I am a big believer in the power of the masses, especially the common people. It is always nice to serve a premium market where the margins are higher. However, traditional business wisdom has always been to go for a small profit but a huge turnover.
Of course, everything is easier said than done in hindsight. Even as recent as three years ago, the concerns about the dwindling retail investor participation in the Malaysia capital markets was real. We all know that the local stock market is largely dominated by institutional and foreign funds. It wasn’t until 2020 that the resurgence of retail investors had reached levels unseen in decades.
I do not deny that management excellence is an important factor, but I believe the clear-headed overall business strategy of focusing on the largely ignored retail investor community has paid off for Kenanga. The more important agenda now is to sustain the interest of the retail investors and common people in the capital markets.
As of Feb 28, the collective current and savings accounts had reached RM713bil.
Despite Malaysia’s fixed deposit rate being near an all-time low with inflationary pressure rising to mid-single digits, many are still opting not to deploy their savings for investment.
The recent proliferation of players, within the space of digital fund management or Robo-advisory, is a testament that there is a mass market. This is also probably why companies within this space should not be viewed solely as an online stock broking company when its offerings and potential for growth are much more than meets the eye.
Kenanga have successfully demonstrated how it transitioned from a stockbroking firm to having a robust fund management unit with growing assets under management. Earlier, there were some market commentators who highlighted the possibility of cannibalisation of market share for the Kenanga and Rakuten joint venture.
However, the number of Rakuten accounts which overlaps with Kenanga is a mere 1%.
Moreover, as Chay highlighted, the retail market is bigger than what we think as it has a great untapped growth potential.

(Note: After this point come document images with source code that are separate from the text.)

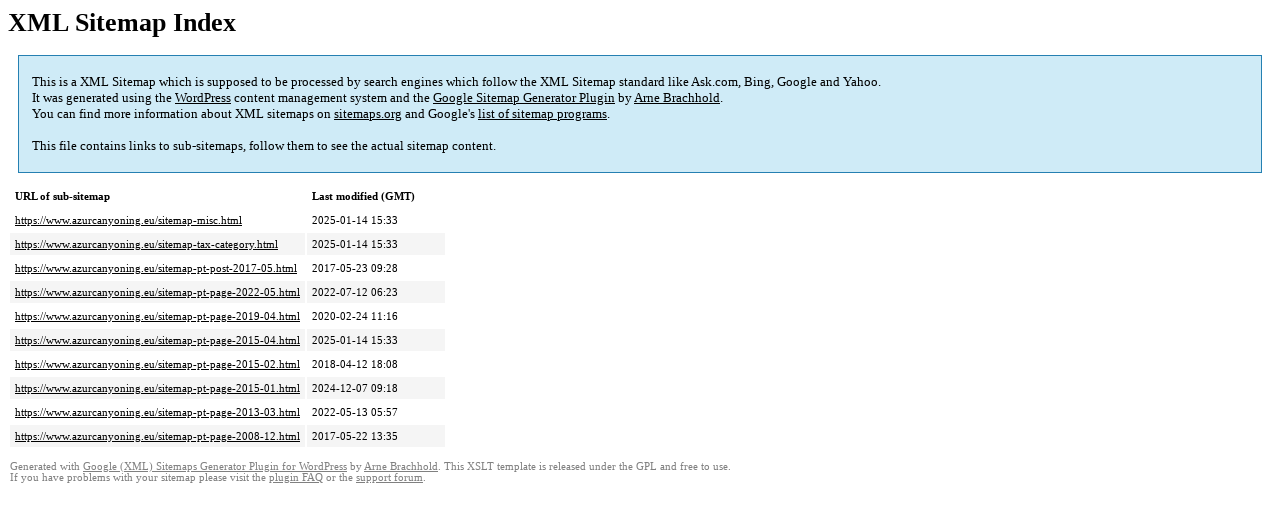

--- FILE ---
content_type: text/html; charset=UTF-8
request_url: https://www.azurcanyoning.eu/sitemap.html
body_size: 1185
content:
<!DOCTYPE html PUBLIC "-//W3C//DTD HTML 4.0 Transitional//EN" "http://www.w3.org/TR/REC-html40/loose.dtd">
<html xmlns="http://www.w3.org/1999/xhtml" xmlns:html="http://www.w3.org/TR/REC-html40" xmlns:sitemap="http://www.sitemaps.org/schemas/sitemap/0.9"><head><title>XML Sitemap</title><meta http-equiv="Content-Type" content="text/html; charset=utf-8"/><meta name="robots" content="noindex,follow"/><style type="text/css">
					body {
						font-family:"Lucida Grande","Lucida Sans Unicode",Tahoma,Verdana;
						font-size:13px;
					}
					
					#intro {
						background-color:#CFEBF7;
						border:1px #2580B2 solid;
						padding:5px 13px 5px 13px;
						margin:10px;
					}
					
					#intro p {
						line-height:	16.8667px;
					}
					#intro strong {
						font-weight:normal;
					}
					
					td {
						font-size:11px;
					}
					
					th {
						text-align:left;
						padding-right:30px;
						font-size:11px;
					}
					
					tr.high {
						background-color:whitesmoke;
					}
					
					#footer {
						padding:2px;
						margin-top:10px;
						font-size:8pt;
						color:gray;
					}
					
					#footer a {
						color:gray;
					}
					
					a {
						color:black;
					}
				</style></head><body><h1 xmlns="">XML Sitemap Index</h1><div xmlns="" id="intro"><p>
                This is a XML Sitemap which is supposed to be processed by search engines which follow the XML Sitemap standard like Ask.com, Bing, Google and Yahoo.<br/>
                It was generated using the <a rel="external nofollow" href="http://wordpress.org/">WordPress</a> content management system and the <strong><a rel="external nofollow" href="http://www.arnebrachhold.de/redir/sitemap-home/" title="Google (XML) Sitemaps Generator Plugin for WordPress">Google Sitemap Generator Plugin</a></strong> by <a rel="external nofollow" href="http://www.arnebrachhold.de/">Arne Brachhold</a>.<br/>
                You can find more information about XML sitemaps on <a rel="external nofollow" href="http://sitemaps.org">sitemaps.org</a> and Google's <a rel="external nofollow" href="http://code.google.com/p/sitemap-generators/wiki/SitemapGenerators">list of sitemap programs</a>.<br/><br/>
                This file contains links to sub-sitemaps, follow them to see the actual sitemap content.
            </p></div><div xmlns="" id="content"><table cellpadding="5"><tr style="border-bottom:1px black solid;"><th>URL of sub-sitemap</th><th>Last modified (GMT)</th></tr><tr><td><a href="https://www.azurcanyoning.eu/sitemap-misc.html">https://www.azurcanyoning.eu/sitemap-misc.html</a></td><td>2025-01-14 15:33</td></tr><tr class="high"><td><a href="https://www.azurcanyoning.eu/sitemap-tax-category.html">https://www.azurcanyoning.eu/sitemap-tax-category.html</a></td><td>2025-01-14 15:33</td></tr><tr><td><a href="https://www.azurcanyoning.eu/sitemap-pt-post-2017-05.html">https://www.azurcanyoning.eu/sitemap-pt-post-2017-05.html</a></td><td>2017-05-23 09:28</td></tr><tr class="high"><td><a href="https://www.azurcanyoning.eu/sitemap-pt-page-2022-05.html">https://www.azurcanyoning.eu/sitemap-pt-page-2022-05.html</a></td><td>2022-07-12 06:23</td></tr><tr><td><a href="https://www.azurcanyoning.eu/sitemap-pt-page-2019-04.html">https://www.azurcanyoning.eu/sitemap-pt-page-2019-04.html</a></td><td>2020-02-24 11:16</td></tr><tr class="high"><td><a href="https://www.azurcanyoning.eu/sitemap-pt-page-2015-04.html">https://www.azurcanyoning.eu/sitemap-pt-page-2015-04.html</a></td><td>2025-01-14 15:33</td></tr><tr><td><a href="https://www.azurcanyoning.eu/sitemap-pt-page-2015-02.html">https://www.azurcanyoning.eu/sitemap-pt-page-2015-02.html</a></td><td>2018-04-12 18:08</td></tr><tr class="high"><td><a href="https://www.azurcanyoning.eu/sitemap-pt-page-2015-01.html">https://www.azurcanyoning.eu/sitemap-pt-page-2015-01.html</a></td><td>2024-12-07 09:18</td></tr><tr><td><a href="https://www.azurcanyoning.eu/sitemap-pt-page-2013-03.html">https://www.azurcanyoning.eu/sitemap-pt-page-2013-03.html</a></td><td>2022-05-13 05:57</td></tr><tr class="high"><td><a href="https://www.azurcanyoning.eu/sitemap-pt-page-2008-12.html">https://www.azurcanyoning.eu/sitemap-pt-page-2008-12.html</a></td><td>2017-05-22 13:35</td></tr></table></div><div id="footer">
					Generated with <a rel="external nofollow" href="http://www.arnebrachhold.de/redir/sitemap-home/" title="Google (XML) Sitemap Generator Plugin for WordPress">Google (XML) Sitemaps Generator Plugin for WordPress</a> by <a rel="external nofollow" href="http://www.arnebrachhold.de/">Arne Brachhold</a>. This XSLT template is released under the GPL and free to use.<br/>
					If you have problems with your sitemap please visit the <a rel="external nofollow" href="http://www.arnebrachhold.de/redir/sitemap-x-faq/" title="Google (XML) sitemaps FAQ">plugin FAQ</a> or the <a rel="external nofollow" href="https://wordpress.org/support/plugin/google-sitemap-generator">support forum</a>.
				</div></body></html>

The company’s recent launch of an artificial intelligence-driven Robo-advisory platform service called Kenanga Digital Investing, is to tap into the trend of the mass market segment of wealth management. I can resonate with this as wealth management should not be reserved only for the elites. The need, among the common people to hedge against inflation and save for their children’s education fund, is equally important.
With the highly anticipated five digital banking licences soon to be announced by Bank Negara, it is clear that Malaysia is on the right track as far as the global fintech trend is concerned.

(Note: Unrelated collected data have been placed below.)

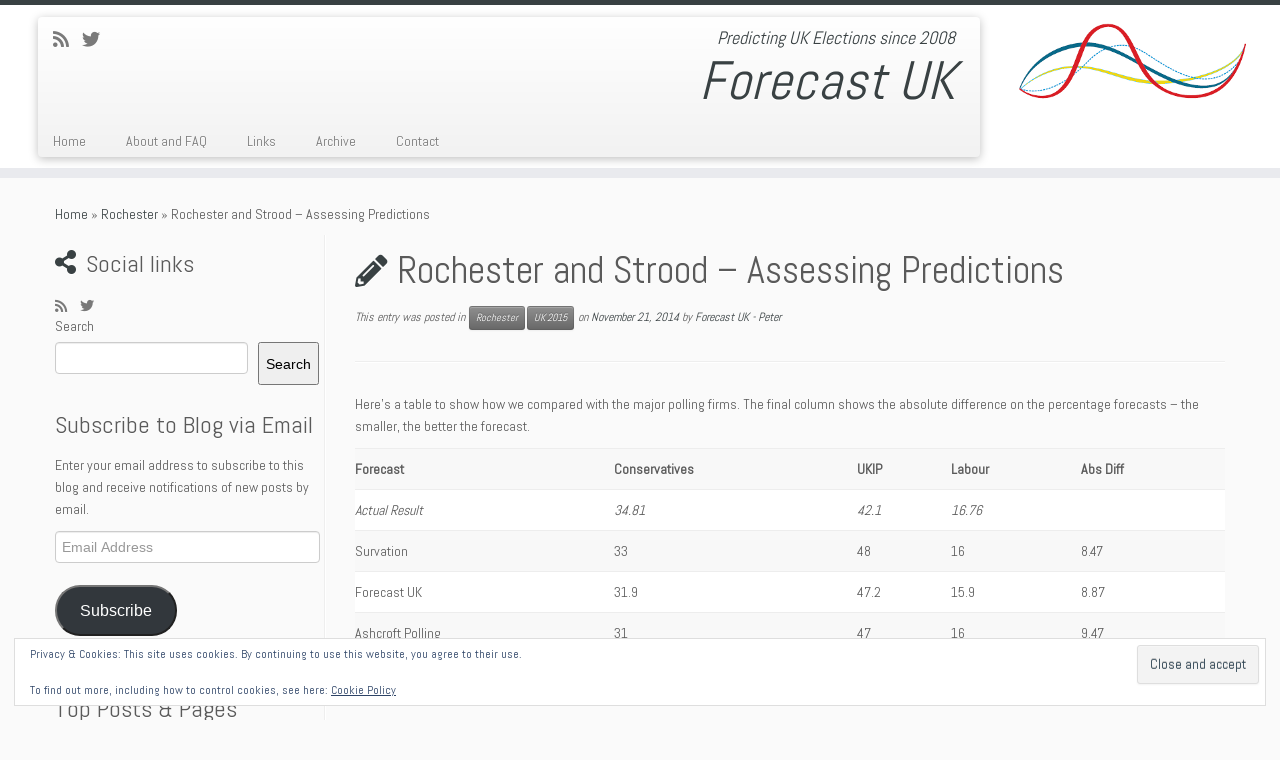

--- FILE ---
content_type: text/html; charset=utf-8
request_url: https://www.google.com/recaptcha/api2/aframe
body_size: 181
content:
<!DOCTYPE HTML><html><head><meta http-equiv="content-type" content="text/html; charset=UTF-8"></head><body><script nonce="p3mlmtItkd_5CezYNb4ogQ">/** Anti-fraud and anti-abuse applications only. See google.com/recaptcha */ try{var clients={'sodar':'https://pagead2.googlesyndication.com/pagead/sodar?'};window.addEventListener("message",function(a){try{if(a.source===window.parent){var b=JSON.parse(a.data);var c=clients[b['id']];if(c){var d=document.createElement('img');d.src=c+b['params']+'&rc='+(localStorage.getItem("rc::a")?sessionStorage.getItem("rc::b"):"");window.document.body.appendChild(d);sessionStorage.setItem("rc::e",parseInt(sessionStorage.getItem("rc::e")||0)+1);localStorage.setItem("rc::h",'1768499427969');}}}catch(b){}});window.parent.postMessage("_grecaptcha_ready", "*");}catch(b){}</script></body></html>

There is indeed speculation of the potential winning consortiums circulating on the social media, but regardless of the winners, I believe profitability should take a backseat to serving the best interests of the people – namely by providing financial access to the underserve segments of the society.

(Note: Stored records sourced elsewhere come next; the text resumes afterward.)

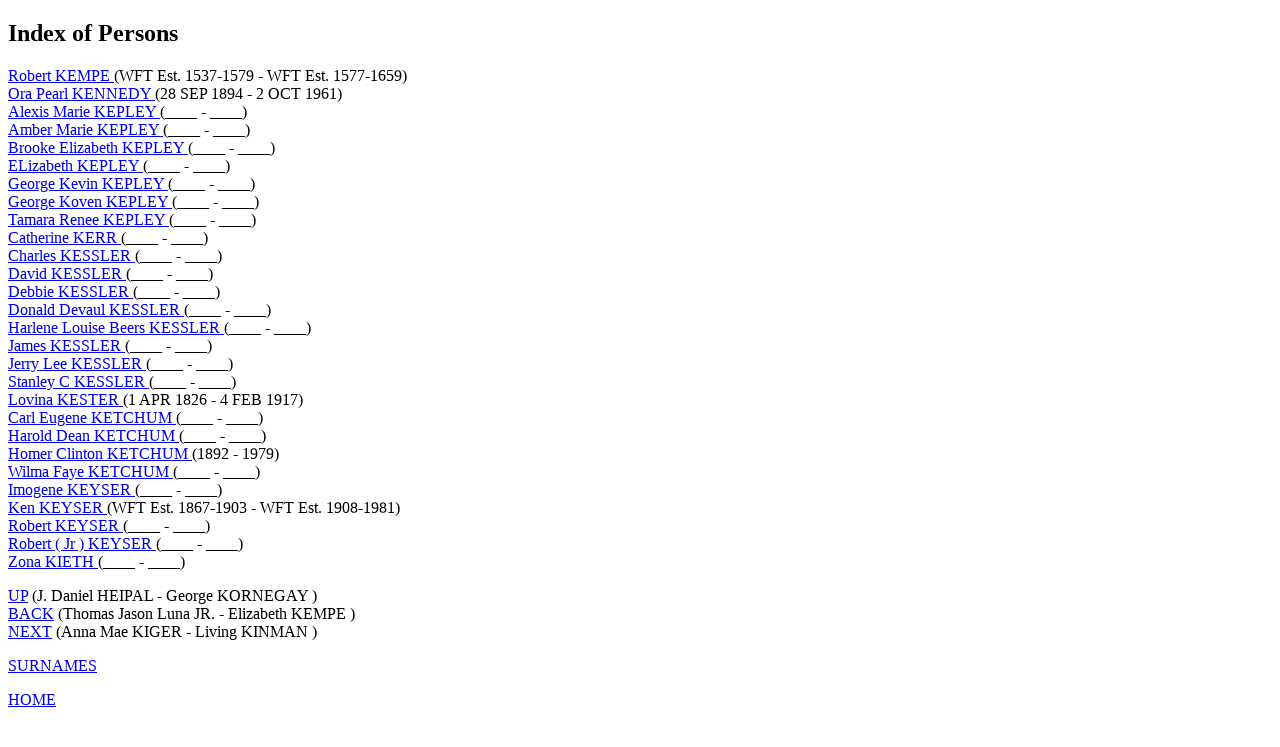

--- FILE ---
content_type: text/html
request_url: http://grr.xoc.net/familytree/html/index/ind0138.html
body_size: 1639
content:
<?xml version="1.0" encoding="UTF-8" standalone="yes" ?>
<!DOCTYPE html PUBLIC "-//W3C//DTD XHTML 1.0 Transitional//EN" "DTD/xhtml1-transitional.dtd">
<html xmlns="http://www.w3.org/1999/xhtml">
<head>
<title>(Robert  KEMPE  - Zona  KIETH )</title>
<link rel="stylesheet" type="text/css" href="/_themes/xoc/xoc.css"></link>
<meta name="Description" content="Index of Persons: Robert  KEMPE  - Zona  KIETH 9734 individuals, 3853 families from file C:\My Documents\FamilyTree\Reddick11102001.GED (10 NOV 2001)
"></meta>
<meta name="Keywords" content="Index of Persons, GED2HTML, genealogy"></meta>
<meta name="Generator" content="GED2HTML v3.6-WIN95 (Jan 18 2000)"></meta>
<meta name="Date" content="11/16/2001 07:53:13 PM Pacific Standard Time"></meta>
</head>
<body>
<h2>Index of Persons</h2>
<p>
<a name="I8992"></a>
<a href="../d0035/i8992.html">Robert  KEMPE </a> (WFT Est. 1537-1579 - WFT Est. 1577-1659)<br />
<a name="I2390"></a>
<a href="../d0017/i2390.html">Ora Pearl  KENNEDY </a> (28 SEP 1894 - 2 OCT 1961)<br />
<a name="I2517"></a>
<a href="../d0016/i2517.html">Alexis Marie  KEPLEY </a> (____ - ____)<br />
<a name="I3409"></a>
<a href="../d0069/i3409.html">Amber Marie  KEPLEY </a> (____ - ____)<br />
<a name="I2516"></a>
<a href="../d0015/i2516.html">Brooke Elizabeth  KEPLEY </a> (____ - ____)<br />
<a name="I9429"></a>
<a href="../d0011/i9429.html">ELizabeth  KEPLEY </a> (____ - ____)<br />
<a name="I3408"></a>
<a href="../d0068/i3408.html">George Kevin  KEPLEY </a> (____ - ____)<br />
<a name="I4670"></a>
<a href="../d0062/i4670.html">George Koven  KEPLEY </a> (____ - ____)<br />
<a name="I3410"></a>
<a href="../d0005/i3410.html">Tamara Renee  KEPLEY </a> (____ - ____)<br />
<a name="I1986"></a>
<a href="../d0051/i1986.html">Catherine  KERR </a> (____ - ____)<br />
<a name="I2500"></a>
<a href="../d0090/i2500.html">Charles  KESSLER </a> (____ - ____)<br />
<a name="I2497"></a>
<a href="../d0091/i2497.html">David  KESSLER </a> (____ - ____)<br />
<a name="I2501"></a>
<a href="../d0091/i2501.html">Debbie  KESSLER </a> (____ - ____)<br />
<a name="I2498"></a>
<a href="../d0092/i2498.html">Donald Devaul  KESSLER </a> (____ - ____)<br />
<a name="I3516"></a>
<a href="../d0078/i3516.html">Harlene Louise Beers  KESSLER </a> (____ - ____)<br />
<a name="I2499"></a>
<a href="../d0093/i2499.html">James  KESSLER </a> (____ - ____)<br />
<a name="I2496"></a>
<a href="../d0090/i2496.html">Jerry Lee  KESSLER </a> (____ - ____)<br />
<a name="I2495"></a>
<a href="../d0089/i2495.html">Stanley C  KESSLER </a> (____ - ____)<br />
<a name="I8679"></a>
<a href="../d0075/i8679.html">Lovina  KESTER </a> (1 APR 1826 - 4 FEB 1917)<br />
<a name="I6266"></a>
<a href="../d0053/i6266.html">Carl Eugene  KETCHUM </a> (____ - ____)<br />
<a name="I6268"></a>
<a href="../d0055/i6268.html">Harold Dean  KETCHUM </a> (____ - ____)<br />
<a name="I6265"></a>
<a href="../d0052/i6265.html">Homer Clinton  KETCHUM </a> (1892 - 1979)<br />
<a name="I6267"></a>
<a href="../d0054/i6267.html">Wilma Faye  KETCHUM </a> (____ - ____)<br />
<a name="I8854"></a>
<a href="../d0046/i8854.html">Imogene  KEYSER </a> (____ - ____)<br />
<a name="I8850"></a>
<a href="../d0042/i8850.html">Ken  KEYSER </a> (WFT Est. 1867-1903 - WFT Est. 1908-1981)<br />
<a name="I8851"></a>
<a href="../d0043/i8851.html">Robert  KEYSER </a> (____ - ____)<br />
<a name="I8853"></a>
<a href="../d0045/i8853.html">Robert ( Jr )  KEYSER </a> (____ - ____)<br />
<a name="I9325"></a>
<a href="../d0038/i9325.html">Zona  KIETH </a> (____ - ____)<br />
</p>
<p>
<a href="../index/ind0113.html">UP</a> (J. Daniel  HEIPAL  - George  KORNEGAY )<br />
<a href="../index/ind0137.html">BACK</a> (Thomas Jason Luna  JR.  - Elizabeth  KEMPE )<br />
<a href="../index/ind0139.html">NEXT</a> (Anna Mae  KIGER  - Living  KINMAN )<br />
</p>
<p><a href="../surnames.html">SURNAMES</a></p>
<p><a href="http://grr.xoc.net/familytree/default.asp">HOME</a></p>
<hr />
<em> 11/16/2001 07:53:13 PM Pacific Standard Time</em>.  
<hr />
</body>
</html>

Be that as it may, one must understand, that many fintech companies are loss-making and rely on frequent cashflow injection from venture capitalists, private equity firms or prominent investors. Valuation may vary and it is especially crucial to separate the wheat from the chaff. Ideally, profitability and growth should remain intact. Bleeding is not exactly business wisdom to achieve sustainability.
Ng Zhu Hann is Tradeview Capital Sdn Bhd CEO. He is also a lawyer and the author of Once Upon a Time in Bursa. The views expressed here are the writer’s own.